Dienstag, 1. Mai 2012

Edward Tellers Donnerbrunnen

     
 
Zwischen Mai und Oktober 1957 führte die US-Regierung Operation Plumbbob durch – eine Reihe von Atombombentests in der Wüste von Nevada. Und bei einem der Tests kamen die Männer hinter dem Nuklearwaffen-Programm der Vereinigten Staaten auf eine ziemlich verrückte Idee...
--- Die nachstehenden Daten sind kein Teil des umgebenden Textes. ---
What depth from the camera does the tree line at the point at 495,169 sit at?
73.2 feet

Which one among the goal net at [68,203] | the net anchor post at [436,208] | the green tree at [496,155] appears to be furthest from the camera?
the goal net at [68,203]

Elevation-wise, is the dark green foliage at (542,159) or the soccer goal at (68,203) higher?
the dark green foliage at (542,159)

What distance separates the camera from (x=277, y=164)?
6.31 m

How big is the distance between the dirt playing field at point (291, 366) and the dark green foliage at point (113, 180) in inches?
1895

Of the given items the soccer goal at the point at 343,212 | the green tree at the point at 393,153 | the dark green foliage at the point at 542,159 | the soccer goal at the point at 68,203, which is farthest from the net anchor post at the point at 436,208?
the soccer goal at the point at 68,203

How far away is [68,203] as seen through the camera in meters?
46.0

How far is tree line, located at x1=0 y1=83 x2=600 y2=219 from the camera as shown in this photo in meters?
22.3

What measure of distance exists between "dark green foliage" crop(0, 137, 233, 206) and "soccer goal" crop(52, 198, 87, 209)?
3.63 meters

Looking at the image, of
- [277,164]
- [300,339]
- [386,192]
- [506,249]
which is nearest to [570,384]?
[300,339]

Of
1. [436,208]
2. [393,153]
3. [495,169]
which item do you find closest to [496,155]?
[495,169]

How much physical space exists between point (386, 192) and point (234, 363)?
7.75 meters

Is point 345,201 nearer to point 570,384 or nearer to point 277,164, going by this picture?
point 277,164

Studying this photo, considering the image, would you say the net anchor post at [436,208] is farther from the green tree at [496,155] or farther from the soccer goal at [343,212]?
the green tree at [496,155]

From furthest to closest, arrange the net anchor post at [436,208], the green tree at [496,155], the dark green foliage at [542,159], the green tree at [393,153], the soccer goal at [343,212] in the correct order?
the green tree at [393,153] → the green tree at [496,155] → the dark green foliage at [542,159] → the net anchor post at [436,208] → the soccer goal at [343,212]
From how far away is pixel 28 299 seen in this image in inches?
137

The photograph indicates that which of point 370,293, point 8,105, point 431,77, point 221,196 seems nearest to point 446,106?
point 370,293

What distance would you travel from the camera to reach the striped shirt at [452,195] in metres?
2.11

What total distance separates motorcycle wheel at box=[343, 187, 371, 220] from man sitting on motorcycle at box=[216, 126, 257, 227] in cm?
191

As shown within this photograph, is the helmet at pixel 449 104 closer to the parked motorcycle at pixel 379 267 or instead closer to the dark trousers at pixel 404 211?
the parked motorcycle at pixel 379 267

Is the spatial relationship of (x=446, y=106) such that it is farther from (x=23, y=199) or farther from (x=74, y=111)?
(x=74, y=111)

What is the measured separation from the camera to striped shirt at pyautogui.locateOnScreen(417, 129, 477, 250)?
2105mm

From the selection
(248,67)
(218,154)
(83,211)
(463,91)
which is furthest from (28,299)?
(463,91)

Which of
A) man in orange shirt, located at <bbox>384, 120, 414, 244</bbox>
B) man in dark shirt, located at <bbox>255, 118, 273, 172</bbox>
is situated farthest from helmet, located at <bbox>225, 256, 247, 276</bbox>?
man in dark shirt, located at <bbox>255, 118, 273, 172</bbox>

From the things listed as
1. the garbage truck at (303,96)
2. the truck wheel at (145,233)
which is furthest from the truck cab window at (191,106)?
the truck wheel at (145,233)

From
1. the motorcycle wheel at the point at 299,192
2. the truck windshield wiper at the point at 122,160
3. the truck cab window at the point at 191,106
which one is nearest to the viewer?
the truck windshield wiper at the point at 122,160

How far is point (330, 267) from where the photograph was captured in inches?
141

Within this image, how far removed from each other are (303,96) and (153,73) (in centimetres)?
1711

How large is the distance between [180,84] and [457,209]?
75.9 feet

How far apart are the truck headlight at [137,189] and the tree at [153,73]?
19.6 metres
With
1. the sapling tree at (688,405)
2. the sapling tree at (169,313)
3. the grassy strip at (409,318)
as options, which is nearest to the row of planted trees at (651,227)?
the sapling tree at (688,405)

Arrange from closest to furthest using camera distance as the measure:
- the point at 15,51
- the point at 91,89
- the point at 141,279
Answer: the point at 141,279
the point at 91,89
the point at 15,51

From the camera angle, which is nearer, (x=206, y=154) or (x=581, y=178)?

Während des Testlaufs Pascal-B wurde eine Versuchsbombe in einen tiefen Schacht hinab gelassen, der mit einer 900 Kilogramm schweren Stahlplatte versiegelt wurde. Bei der Zündung passierte etwas, das die hochintelligenten Programm-Wissenschaftler trotz aller Erfahrung überraschte: die Druckwelle der Kernwaffe war derart stark, dass es die 900-Kilo-Platte vom Schacht hob und mit einer Geschwindigkeit von 66 Kilometer pro Stunde gen Weltraum schleuderte, wo sie heute noch herum schwebt. Zumindest ist das eine der Vermutungen, was mit dem Stahlkonstrukt passiert sein könnte – eine andere: die Platte ist schlicht verdampft. Denn außer, dass die fast eine Tonne schwere Abdeckung einfach weg war, gab es keinen Hinweis darauf, was passiert sein könnte. Laut dem Test-Mitverantwortlichen Dr. Robert R. Brownlee war's jedoch letzteres, was geschah: der Druck in Kombination mit der unglaublichen Hitze, hätten das Metall in seine atomaren Bestandteile aufgelöst.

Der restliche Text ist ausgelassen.